◆ Exercise tasks ◆
a - In the notes on exchange and transport in animals, list every place named in a heading that starts with "what happens in".
b - Carry on the notes on exchange and transport in animals from the last example they give.

◆ Page text ◆
Topic 8 - exchange and transport in animals

why is it necessary to transport substances

it is necessary to transport substances into organisms which are vital for life, and to transport waste products out of the organism to prevent them from accumulating

what happens during photosynthesis

during photosynthesis, plants need to be highly specialised in taking in carbon dioxide and excreting oxygen (a waste product of photosynthesis) out, while at the same time being able to take in dissolved nutrient and mineral molecules and water from the soil and air

animal especially advanced system

animals have especially advanced systems to remove waste - such as the kidney. the kidney efficiently removes waste such as urea and excess ions. this is vital, as if excess urea is not removed it builds up in the body and becomes toxic. excess carbon dioxide can also build up and dissolve in the blood, causing it to become acidic - leading to a condition called acidosis

what does specialised exchange surfaces do

specialised exchange surfaces allow efficient transport of substances from one area to another (from outside to inside the organism, for example). exchange surfaces often have a short distance for diffusion and a large surface area.

what do some exchange surfaces include

• the root hair cells of plants: these are specialised to take up water and nutrients from the soil, as they have a large surface area and thin walls (meaning diffusion across the wall into the plant can occur quickly)

• the walls of the nephrons in the kidney: these also have thin walls and a very large surface area, as they are required to efficiently reabsorb substances like water and glucose

what happens in the lungs

in the lungs, oxygen is transferred to the blood and carbon dioxide is transfered to the lungs. this takes place across the surface of millions of air sacs called alveoli, which are covered in tiny capillaries, which supply the blood

what happens in the small intestine

in the small intestine, cells have projections called villi. digested food is absorbed over the membrane of these cells, into the bloodstream

what happens in the gills

the gills are where gas exchange takes place in fish. water which has oxygen passes through the mouth and over the gills. each gill has plates called gill filaments, and upon these are gill lamellae, which is where diffusion of oxygen into the blood and diffusion of carbon dioxide into the water takes place. blood flows in one direction while water flows in the other

what happens in the leaves

in the leaves of the plant there are many different tissues to aid with gas exchange. carbon dioxide diffuses through stomata for photosynthesis, whilst oxygen and water vapour move out through them. the stomata are controlled by guard cells, which change the size of the stomata based on how much water the plant recieved (the guard cells swell with lots of water and make the stomata larger)

adaptation: having a large surface area

why:

• the greater the surface area, the more particles can move through, resulting in a faster rate of diffusion

examples:

• lungs: the small, spherical alveoli (sites of gaseous exchange) in the lungs create a very large surface area (approximately 75cm² in humans)

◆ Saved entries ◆
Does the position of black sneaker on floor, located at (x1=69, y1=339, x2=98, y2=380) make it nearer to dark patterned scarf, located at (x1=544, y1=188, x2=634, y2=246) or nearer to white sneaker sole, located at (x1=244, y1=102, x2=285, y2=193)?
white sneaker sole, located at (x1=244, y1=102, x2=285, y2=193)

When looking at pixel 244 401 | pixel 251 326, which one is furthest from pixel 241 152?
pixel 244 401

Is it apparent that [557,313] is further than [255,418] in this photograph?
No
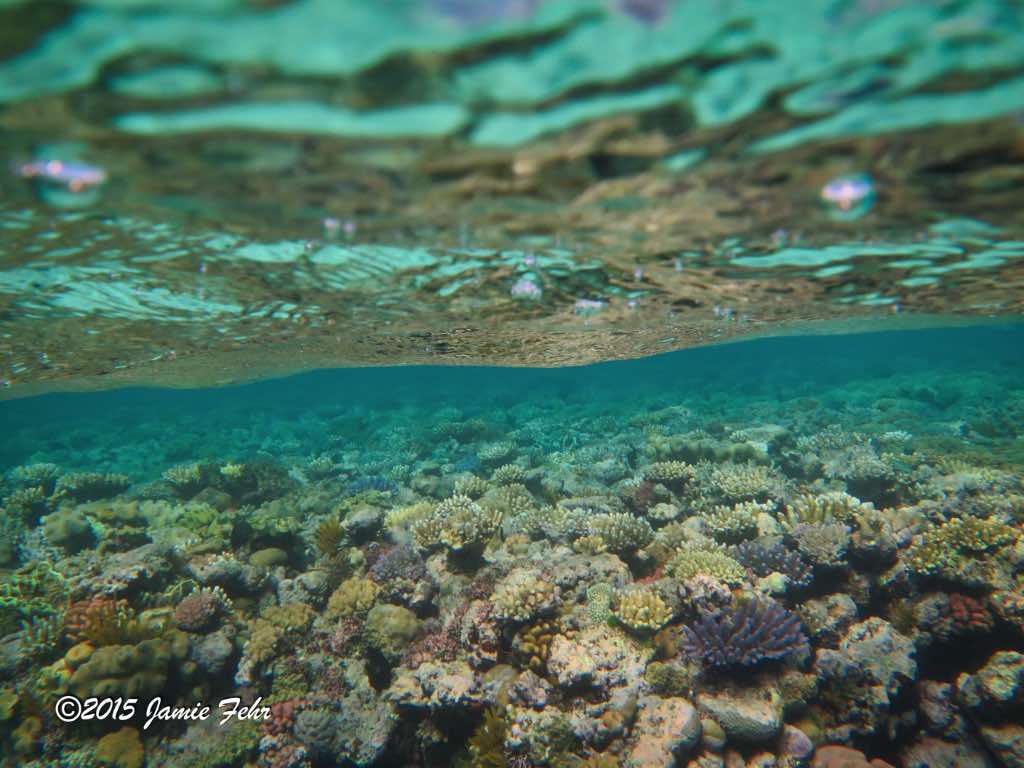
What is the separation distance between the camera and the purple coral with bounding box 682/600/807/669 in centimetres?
614

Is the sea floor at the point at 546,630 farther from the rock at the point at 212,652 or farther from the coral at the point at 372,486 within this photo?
the coral at the point at 372,486

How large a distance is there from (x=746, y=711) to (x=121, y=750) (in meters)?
7.89

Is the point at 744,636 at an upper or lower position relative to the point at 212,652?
upper

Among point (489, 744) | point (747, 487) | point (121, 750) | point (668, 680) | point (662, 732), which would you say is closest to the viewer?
point (662, 732)

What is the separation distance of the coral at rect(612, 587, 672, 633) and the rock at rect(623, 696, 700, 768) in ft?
2.92

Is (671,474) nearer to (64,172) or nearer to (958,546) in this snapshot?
(958,546)

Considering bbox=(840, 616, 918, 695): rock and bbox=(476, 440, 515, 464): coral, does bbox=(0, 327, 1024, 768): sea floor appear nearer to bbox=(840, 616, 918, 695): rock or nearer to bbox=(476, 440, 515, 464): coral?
bbox=(840, 616, 918, 695): rock

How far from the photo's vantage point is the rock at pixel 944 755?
19.5 ft

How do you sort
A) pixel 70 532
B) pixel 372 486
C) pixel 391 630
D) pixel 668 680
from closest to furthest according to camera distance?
pixel 668 680, pixel 391 630, pixel 70 532, pixel 372 486

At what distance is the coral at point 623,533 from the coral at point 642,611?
150cm

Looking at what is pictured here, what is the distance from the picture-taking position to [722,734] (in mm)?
5742

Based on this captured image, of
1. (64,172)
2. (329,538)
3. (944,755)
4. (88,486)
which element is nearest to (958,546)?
(944,755)

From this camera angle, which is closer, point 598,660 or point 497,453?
point 598,660

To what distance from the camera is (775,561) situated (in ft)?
25.2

◆ Task responses ◆
a - the lungs, the small intestine, the gills, the leaves

b -
• small intestine: the cells of the small intestine have millions of villi, which are projections which increase the surface area. this means digested food can be absorbed into the blood faster

• fish gills: these contain lamellae to increase the surface area

• leaves: the flattened shape increases the surface area. the air spaces inside the leaf increases the surface area, so more carbon dioxide can enter cells

adaptation: having a thin membrane

why?

• provides a short diffusion pathway, allowing the process to occur faster

examples:

• lungs: alveoli and capillary walls are extremely thin

• small intestine: villi have a single layer of surface cell

adaptation: having an efficient blood supply/being ventilated (in animals)

why?

• creates a steep concentration gradient, so diffusion occurs faster

examples:

• lungs: the lungs constantly supply oxygen to make the blood from alveoli capillaries oxygenated, by exchanging it for carbon dioxide that can be breathed out. this is a constant process meaning the concentration gradient is always steep

• fish: water flows in one direction and blood flows in the other - this means that a steep concentration gradient is maintained as the concentration of oxygen is always much higher in the water - so it will diffuse across

measure for how well an organism or cell can transport substances

the Surface Area to Volume Ratio. this is the size of the surface area of the organism compared to its volume

• calculated by finding the volume (length x width x height) and the surface area (length x width), and writing the ratio in the smallest whole numbers

• if this is large, the organism is less likely to require specialised exchange surfaces and a transport system because the rate of diffusion is sufficient in supplying and removing the necessary gases

• eg. 15 (surface area):5 (volume) is written as 3:1

how do multicellular organisms transport molecules

single celled organisms can use diffusion to transport molecules into their body from the air - this is because they have a relatively large surface area to volume ratio. due to their low metabolic demands, diffusion across the surface of the organism is sufficient enough to meet its needs

what about in multicellular organisms

in multicellular organisms the surface area to volume ratio is small so they cannot rely on diffusion alone. instead, surfaces and organ systems have a number of adaptations that allows molecules to be transported in and out of cels

larger organisms vs smaller organisms ratio

• larger organism often have a small surface area to volume ratio, as they have a large volume but relatively small surface area

• smaller organisms have a larger surface area to volume ratio, as they have a large volume relative to their surface area

benefits of large surface area to volume ratio

the greater the surface area to volume ratio, the better adapted the organism is for diffusion. if an organism increases its surface area, it can take in more nutrients and expel more waste products more efficiently

what are alveoli

alveoli are the small ‘air sacs’ in the lungs. they are surrounded by blood vessels with thin walls, allowing gas exchange between the lungs and blood.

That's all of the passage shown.